RECORDS FOR THIS EXERCISE:
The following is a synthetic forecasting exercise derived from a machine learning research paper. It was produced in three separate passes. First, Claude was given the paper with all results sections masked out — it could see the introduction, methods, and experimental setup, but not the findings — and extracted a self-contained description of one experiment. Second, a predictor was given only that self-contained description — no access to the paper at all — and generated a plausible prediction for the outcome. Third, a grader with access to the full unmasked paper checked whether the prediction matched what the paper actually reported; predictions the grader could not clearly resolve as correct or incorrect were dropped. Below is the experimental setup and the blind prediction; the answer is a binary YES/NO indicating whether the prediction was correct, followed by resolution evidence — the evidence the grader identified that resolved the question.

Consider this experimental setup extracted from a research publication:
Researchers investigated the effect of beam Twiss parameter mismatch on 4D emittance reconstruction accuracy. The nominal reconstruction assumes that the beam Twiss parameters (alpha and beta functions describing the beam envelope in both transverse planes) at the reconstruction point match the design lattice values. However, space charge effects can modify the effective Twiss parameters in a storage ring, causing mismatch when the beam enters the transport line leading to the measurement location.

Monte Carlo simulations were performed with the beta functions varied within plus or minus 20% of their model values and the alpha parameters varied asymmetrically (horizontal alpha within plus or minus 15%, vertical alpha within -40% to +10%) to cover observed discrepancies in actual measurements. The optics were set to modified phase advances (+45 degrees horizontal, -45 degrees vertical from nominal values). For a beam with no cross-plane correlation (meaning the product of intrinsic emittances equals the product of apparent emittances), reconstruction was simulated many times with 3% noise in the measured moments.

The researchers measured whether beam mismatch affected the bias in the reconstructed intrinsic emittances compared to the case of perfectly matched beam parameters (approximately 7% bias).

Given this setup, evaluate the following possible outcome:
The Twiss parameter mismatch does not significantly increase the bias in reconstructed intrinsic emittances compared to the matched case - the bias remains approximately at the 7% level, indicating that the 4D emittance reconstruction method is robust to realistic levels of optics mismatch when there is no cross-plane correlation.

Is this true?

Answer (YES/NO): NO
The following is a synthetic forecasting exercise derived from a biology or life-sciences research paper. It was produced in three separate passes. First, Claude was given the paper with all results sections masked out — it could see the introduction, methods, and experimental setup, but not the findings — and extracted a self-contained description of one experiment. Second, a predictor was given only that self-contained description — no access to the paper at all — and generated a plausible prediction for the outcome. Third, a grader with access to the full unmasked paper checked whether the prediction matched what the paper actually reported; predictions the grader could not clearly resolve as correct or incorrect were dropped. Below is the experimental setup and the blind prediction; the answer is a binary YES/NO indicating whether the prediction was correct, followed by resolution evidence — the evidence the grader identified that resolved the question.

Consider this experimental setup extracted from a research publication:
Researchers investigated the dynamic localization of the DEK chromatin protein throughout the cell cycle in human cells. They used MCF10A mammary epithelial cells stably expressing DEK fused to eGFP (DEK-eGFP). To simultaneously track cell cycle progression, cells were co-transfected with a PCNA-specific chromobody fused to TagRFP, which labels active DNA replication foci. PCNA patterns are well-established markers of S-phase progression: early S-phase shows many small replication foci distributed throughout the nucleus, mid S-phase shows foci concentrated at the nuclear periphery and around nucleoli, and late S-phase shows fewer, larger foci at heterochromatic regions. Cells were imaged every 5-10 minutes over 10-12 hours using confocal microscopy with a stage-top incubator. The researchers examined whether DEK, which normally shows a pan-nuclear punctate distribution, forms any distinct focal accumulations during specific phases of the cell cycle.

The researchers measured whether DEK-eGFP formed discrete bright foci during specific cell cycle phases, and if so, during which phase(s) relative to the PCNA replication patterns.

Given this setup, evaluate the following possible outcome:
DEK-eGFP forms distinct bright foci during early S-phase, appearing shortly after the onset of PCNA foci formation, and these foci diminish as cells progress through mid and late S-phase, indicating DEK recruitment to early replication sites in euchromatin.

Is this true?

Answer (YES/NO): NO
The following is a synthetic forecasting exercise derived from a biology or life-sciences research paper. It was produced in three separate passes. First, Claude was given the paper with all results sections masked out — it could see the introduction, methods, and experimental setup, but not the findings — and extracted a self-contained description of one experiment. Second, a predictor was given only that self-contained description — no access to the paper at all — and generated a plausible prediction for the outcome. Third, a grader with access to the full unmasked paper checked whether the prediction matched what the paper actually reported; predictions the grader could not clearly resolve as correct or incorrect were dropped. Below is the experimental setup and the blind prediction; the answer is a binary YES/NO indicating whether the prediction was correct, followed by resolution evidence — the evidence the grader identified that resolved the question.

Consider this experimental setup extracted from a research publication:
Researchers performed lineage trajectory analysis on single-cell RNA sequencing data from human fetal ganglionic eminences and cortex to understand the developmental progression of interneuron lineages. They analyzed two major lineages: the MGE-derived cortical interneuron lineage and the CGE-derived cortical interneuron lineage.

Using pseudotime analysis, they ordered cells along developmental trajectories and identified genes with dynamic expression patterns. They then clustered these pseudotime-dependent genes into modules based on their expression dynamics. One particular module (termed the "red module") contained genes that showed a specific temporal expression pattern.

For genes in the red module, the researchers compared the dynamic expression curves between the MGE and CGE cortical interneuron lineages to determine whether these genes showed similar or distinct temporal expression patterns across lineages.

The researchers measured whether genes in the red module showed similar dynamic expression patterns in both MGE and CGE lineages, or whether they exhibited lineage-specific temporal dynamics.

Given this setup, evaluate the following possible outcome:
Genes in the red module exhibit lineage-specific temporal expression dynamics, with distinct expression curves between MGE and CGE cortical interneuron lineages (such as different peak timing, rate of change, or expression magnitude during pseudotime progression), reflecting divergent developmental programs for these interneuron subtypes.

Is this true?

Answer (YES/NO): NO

PROBLEM TO SOLVE:
Would you reproduce the full listing shown above, word for word?

RESPONSE AREA:
The following is a synthetic forecasting exercise derived from a machine learning research paper. It was produced in three separate passes. First, Claude was given the paper with all results sections masked out — it could see the introduction, methods, and experimental setup, but not the findings — and extracted a self-contained description of one experiment. Second, a predictor was given only that self-contained description — no access to the paper at all — and generated a plausible prediction for the outcome. Third, a grader with access to the full unmasked paper checked whether the prediction matched what the paper actually reported; predictions the grader could not clearly resolve as correct or incorrect were dropped. Below is the experimental setup and the blind prediction; the answer is a binary YES/NO indicating whether the prediction was correct, followed by resolution evidence — the evidence the grader identified that resolved the question.

Consider this experimental setup extracted from a research publication:
Researchers investigated the effect of beam Twiss parameter mismatch on 4D emittance reconstruction accuracy. The nominal reconstruction assumes that the beam Twiss parameters (alpha and beta functions describing the beam envelope in both transverse planes) at the reconstruction point match the design lattice values. However, space charge effects can modify the effective Twiss parameters in a storage ring, causing mismatch when the beam enters the transport line leading to the measurement location.

Monte Carlo simulations were performed with the beta functions varied within plus or minus 20% of their model values and the alpha parameters varied asymmetrically (horizontal alpha within plus or minus 15%, vertical alpha within -40% to +10%) to cover observed discrepancies in actual measurements. The optics were set to modified phase advances (+45 degrees horizontal, -45 degrees vertical from nominal values). For a beam with no cross-plane correlation (meaning the product of intrinsic emittances equals the product of apparent emittances), reconstruction was simulated many times with 3% noise in the measured moments.

The researchers measured whether beam mismatch affected the bias in the reconstructed intrinsic emittances compared to the case of perfectly matched beam parameters (approximately 7% bias).

Given this setup, evaluate the following possible outcome:
The Twiss parameter mismatch does not significantly increase the bias in reconstructed intrinsic emittances compared to the matched case - the bias remains approximately at the 7% level, indicating that the 4D emittance reconstruction method is robust to realistic levels of optics mismatch when there is no cross-plane correlation.

Is this true?

Answer (YES/NO): NO
The following is a synthetic forecasting exercise derived from a biology or life-sciences research paper. It was produced in three separate passes. First, Claude was given the paper with all results sections masked out — it could see the introduction, methods, and experimental setup, but not the findings — and extracted a self-contained description of one experiment. Second, a predictor was given only that self-contained description — no access to the paper at all — and generated a plausible prediction for the outcome. Third, a grader with access to the full unmasked paper checked whether the prediction matched what the paper actually reported; predictions the grader could not clearly resolve as correct or incorrect were dropped. Below is the experimental setup and the blind prediction; the answer is a binary YES/NO indicating whether the prediction was correct, followed by resolution evidence — the evidence the grader identified that resolved the question.

Consider this experimental setup extracted from a research publication:
Researchers investigated the dynamic localization of the DEK chromatin protein throughout the cell cycle in human cells. They used MCF10A mammary epithelial cells stably expressing DEK fused to eGFP (DEK-eGFP). To simultaneously track cell cycle progression, cells were co-transfected with a PCNA-specific chromobody fused to TagRFP, which labels active DNA replication foci. PCNA patterns are well-established markers of S-phase progression: early S-phase shows many small replication foci distributed throughout the nucleus, mid S-phase shows foci concentrated at the nuclear periphery and around nucleoli, and late S-phase shows fewer, larger foci at heterochromatic regions. Cells were imaged every 5-10 minutes over 10-12 hours using confocal microscopy with a stage-top incubator. The researchers examined whether DEK, which normally shows a pan-nuclear punctate distribution, forms any distinct focal accumulations during specific phases of the cell cycle.

The researchers measured whether DEK-eGFP formed discrete bright foci during specific cell cycle phases, and if so, during which phase(s) relative to the PCNA replication patterns.

Given this setup, evaluate the following possible outcome:
DEK-eGFP forms distinct bright foci during early S-phase, appearing shortly after the onset of PCNA foci formation, and these foci diminish as cells progress through mid and late S-phase, indicating DEK recruitment to early replication sites in euchromatin.

Is this true?

Answer (YES/NO): NO
The following is a synthetic forecasting exercise derived from a biology or life-sciences research paper. It was produced in three separate passes. First, Claude was given the paper with all results sections masked out — it could see the introduction, methods, and experimental setup, but not the findings — and extracted a self-contained description of one experiment. Second, a predictor was given only that self-contained description — no access to the paper at all — and generated a plausible prediction for the outcome. Third, a grader with access to the full unmasked paper checked whether the prediction matched what the paper actually reported; predictions the grader could not clearly resolve as correct or incorrect were dropped. Below is the experimental setup and the blind prediction; the answer is a binary YES/NO indicating whether the prediction was correct, followed by resolution evidence — the evidence the grader identified that resolved the question.

Consider this experimental setup extracted from a research publication:
Researchers performed lineage trajectory analysis on single-cell RNA sequencing data from human fetal ganglionic eminences and cortex to understand the developmental progression of interneuron lineages. They analyzed two major lineages: the MGE-derived cortical interneuron lineage and the CGE-derived cortical interneuron lineage.

Using pseudotime analysis, they ordered cells along developmental trajectories and identified genes with dynamic expression patterns. They then clustered these pseudotime-dependent genes into modules based on their expression dynamics. One particular module (termed the "red module") contained genes that showed a specific temporal expression pattern.

For genes in the red module, the researchers compared the dynamic expression curves between the MGE and CGE cortical interneuron lineages to determine whether these genes showed similar or distinct temporal expression patterns across lineages.

The researchers measured whether genes in the red module showed similar dynamic expression patterns in both MGE and CGE lineages, or whether they exhibited lineage-specific temporal dynamics.

Given this setup, evaluate the following possible outcome:
Genes in the red module exhibit lineage-specific temporal expression dynamics, with distinct expression curves between MGE and CGE cortical interneuron lineages (such as different peak timing, rate of change, or expression magnitude during pseudotime progression), reflecting divergent developmental programs for these interneuron subtypes.

Is this true?

Answer (YES/NO): NO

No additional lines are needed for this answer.